Study questions ▸
A - Reproduce the passage on protests at bank executives' homes from "Did the Eagle" to "a fellow Republican.", changing "reporter" to "writer".
B - Continue the text on protests at bank executives' homes, picking up after its final sentence.

---------- Excerpt to read

On May 16, 2010, Nina Easton, a Fortune magazine journalist and Fox News contributor, called police around 4:10 p.m. to report that there were at least 500 protesters on her neighbor’s property in Chevy Chase, Maryland. The neighbor, Bank of America executive Greg Baer, was not home at the time. However, his fourteen-year-old son was. Out of fear, he locked himself in a bathroom. The protest was organized by NPA and SEIU. 
A month before the protest at Baer’s home, NPA and SEIU staged a similar protest at the home of JP Morgan Chase executive Peter Scher.

NPA was founded in 1972 by Shel Trapp and Gale Cincotta, Alinskyite community organizers based in Chicago. How far to the left is Palacios' SCA? According to the group’s website, in high school, Louis Goseland, SCA’s director of organizing, “threw himself at any opportunity to organize his fellow students and quickly found himself immersed in the local activist community.” “From an early age, I was exposed to the power of organized people,” Goseland writes. “My mother was a long time member of the Communications Workers of America, my grandmother is a long-time activist for the rights of women, and my father is a radical in every sense of the word.” Democratic Socialists of America has identified Goseland as a DSA member who participated in Occupy Wichita. Two of the three books Goseland recommends SCA's website are Rules for Radicals by Saul Alinsky and Dynamics of Organizing by Shel Trapp. In June 2013, Goseland’s groups on Facebook included Wichita Democratic Socialists, Occupy Wichita and Kansas, Socialist Party USA, and WSU College Democrats. 

Did the Eagle mention Palacios' leadership roles in the radical SCA and NPA? No. The reporter merely noted that she is "a facilitator at Seed House-Casa de la Semilla in Wichita."

A visit to Women for Kansas' website also turns up some interesting information. As I noted earlier this week, Kansas Insurance Commissioner Sandy Praeger is an honorary chair of the group. She apparently has no problem teaming up with a woman who thought it was all right to demonstrate at the home of a fellow Republican.

--------------------
---------- Listed records

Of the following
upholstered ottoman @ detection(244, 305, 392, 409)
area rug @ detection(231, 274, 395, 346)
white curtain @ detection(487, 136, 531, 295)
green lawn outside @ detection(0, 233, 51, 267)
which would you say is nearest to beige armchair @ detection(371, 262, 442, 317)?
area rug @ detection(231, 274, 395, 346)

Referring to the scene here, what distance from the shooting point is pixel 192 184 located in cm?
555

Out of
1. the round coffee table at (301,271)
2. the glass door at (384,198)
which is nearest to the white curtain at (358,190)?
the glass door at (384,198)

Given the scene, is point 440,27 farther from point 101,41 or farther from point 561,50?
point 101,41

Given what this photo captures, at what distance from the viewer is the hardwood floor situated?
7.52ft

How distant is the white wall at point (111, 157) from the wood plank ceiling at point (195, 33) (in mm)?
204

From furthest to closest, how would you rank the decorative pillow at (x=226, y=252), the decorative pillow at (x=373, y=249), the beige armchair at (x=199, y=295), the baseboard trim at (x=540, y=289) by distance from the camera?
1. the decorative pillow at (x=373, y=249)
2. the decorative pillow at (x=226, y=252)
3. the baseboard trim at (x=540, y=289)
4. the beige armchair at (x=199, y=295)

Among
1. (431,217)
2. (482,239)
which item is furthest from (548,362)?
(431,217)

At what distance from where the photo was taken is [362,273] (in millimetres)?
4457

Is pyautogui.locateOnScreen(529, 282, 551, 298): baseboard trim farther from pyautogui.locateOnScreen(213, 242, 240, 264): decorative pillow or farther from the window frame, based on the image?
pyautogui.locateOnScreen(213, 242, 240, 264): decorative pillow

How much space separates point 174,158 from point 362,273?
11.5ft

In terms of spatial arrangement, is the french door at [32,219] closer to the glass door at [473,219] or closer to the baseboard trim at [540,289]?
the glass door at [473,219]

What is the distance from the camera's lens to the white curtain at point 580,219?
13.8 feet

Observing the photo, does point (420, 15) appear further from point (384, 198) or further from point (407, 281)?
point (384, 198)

--------------------
---------- Listed records

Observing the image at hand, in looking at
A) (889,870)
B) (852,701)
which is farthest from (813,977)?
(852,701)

--------------------

Exercise answers ▸
A -
Did the Eagle mention Palacios' leadership roles in the radical SCA and NPA? No. The writer merely noted that she is "a facilitator at Seed House-Casa de la Semilla in Wichita."

A visit to Women for Kansas' website also turns up some interesting information. As I noted earlier this week, Kansas Insurance Commissioner Sandy Praeger is an honorary chair of the group. She apparently has no problem teaming up with a woman who thought it was all right to demonstrate at the home of a fellow Republican.

B -
Another honorary chair is a Johnson County lawyer named Judith Deedy. Deedy has been in the news lately because she is the executive director of a group called Game On for Kansas SchoolsGame On portrays itself as "a nonpartisan grassroots effort."  However, an inadvertent email exposes that claim as a lie. That email demonstrated that Game On is taking direction from the Davis gubernatorial campaign. Deedy is also a member of the Mainstream Coalition. Despite its name, the Mainstream Coalition is far from mainstream. I wrote a report on the group 15 years ago, which you can read here.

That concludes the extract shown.